Bunlardan ilki ökaryot hücrenin arkeya benzeri bir prokaryot hücreden evrimleşerek geldiği,
ikincisi arkeya, gerçek bakteri ve ökaryot hücrenin arkeya benzeri ortak bir atadan farklılaştığı,
üçüncüsü ise Amerikalı mikrobiyolog Carl Woese’nin geliştirdiği bir hipotez bağlamında bu üç domain de yer alan hücrelerin (tek bir ortak atadan değil) genetik olarak farklılık gösteren bir grup ilkel prokaryotik hücreden farklılaşarak oluştukları şeklindedir.
Ökaryot hücrenin prokaryot hücreden farklılaşarak geldiği tezini destekleyen önemli birkaç bulgu mevcut. Bilim adamları prokaryot hücredeki plazma membranının içeri kıvrımlanmasıyla endoplazmik retikulumun ve nükleusun oluştuğunu düşünüyorlar. Mitokondri ve kloroplastların oluşumu hakkında ise daha ilginç bir fikir Amerikalı mikrobiyolog Lynn Margulis’den geldi.
Margulis’e göre mitokondri ve kloroplastlar, ökaryot hücreyle prokaryot hücrenin karşılıklı faydaya dayanan ortakyaşarlılığı sonucu gelişmişti.Bu fikre göre ökaryot hücreler prokaryot hücreleri önce tüketmek amacıyla içlerine aldılar ancak prokaryot hücrelerin her şeye karşın, konuk olduğu sitoplazma içinde yaşamayı başarması ilginç bir gelişmeye yol açtı.Bu prokaryotik hücrelerden ototrofik tabiatta olanlar fotosentez yoluyla glikoz, heterotrofik tabiatta olanlar ise ATP üretip evsahibi hücreye fayda sağlarken evsahibi de onlara korunaklı bir ortam sunuyordu.iki tarafa da fayda sağlayan bu ortak yaşam, uzun bir zaman sürecinde ilkinin kloroplast ikincisinin ise mitokondriye dönüşmesiyle sonuçlandı. Mitokondri ve kloroplastın çekirdekteki genetik materyalden ayrı tamamen kendisine özgü bakteriye benzer bir genetik yapı içermekte oluşu bu görüşü destekler niteliktedir.
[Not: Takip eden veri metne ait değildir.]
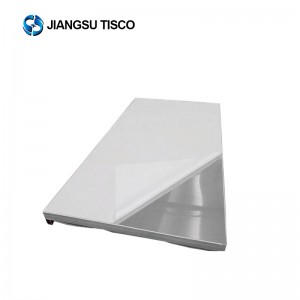 China Cold Drawn Stainless Steel Bar - 2B 316/316L Stainless Steel Sheet/Plate – TISCO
Prekambriyen Devir(ilk Jeolojik Çağ olup 3 devire ayrılır)
• Pre-Arkeyan
(4.5milyar yıl-3.8 milyar yıl),
Dünyanın oluşumu
• Arkeyan
(3.8 milyar yıl-2.5 milyar yıl)
3.5 milyar yıl önce ilk Prokaryotik hücrelerin oluşumu[/sarikutu]
• Protozoik
(2.5 milyar yıl-570 milyon yıl)
Ökaryotik hücrelerin oluşumu(1.5-2 milyar yıl önce)
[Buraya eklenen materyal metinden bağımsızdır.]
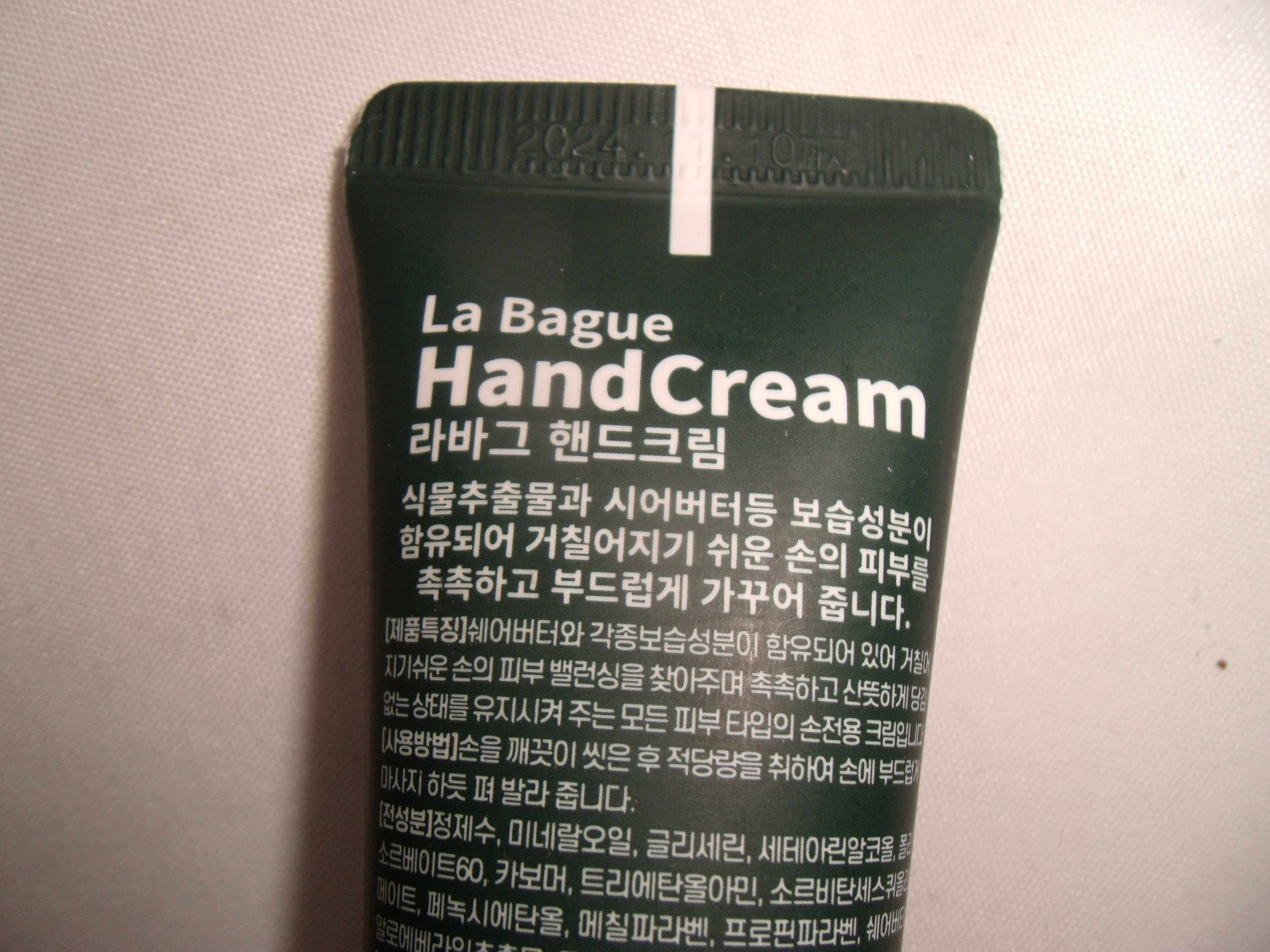 Крем для рук  опт creme mains hand cream Корея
ilk çok hücrelilerin oluşumu (1 milyar yıl önce)
Alglerin oluşumu(900-600 milyon yıl önce)
Denizanasının oluşumu (680 milyon yıl önce)
Proterozoik dönem boyunca yeryüzü birkaç kez ekvatoral bölge hariç buzlarla kaplanacak kadar soğumuştu.”Kartopu Dünya” olarak bilinen bu dönemlerin en sonuncusu kambriyen dönemden hemen önce yaşandı.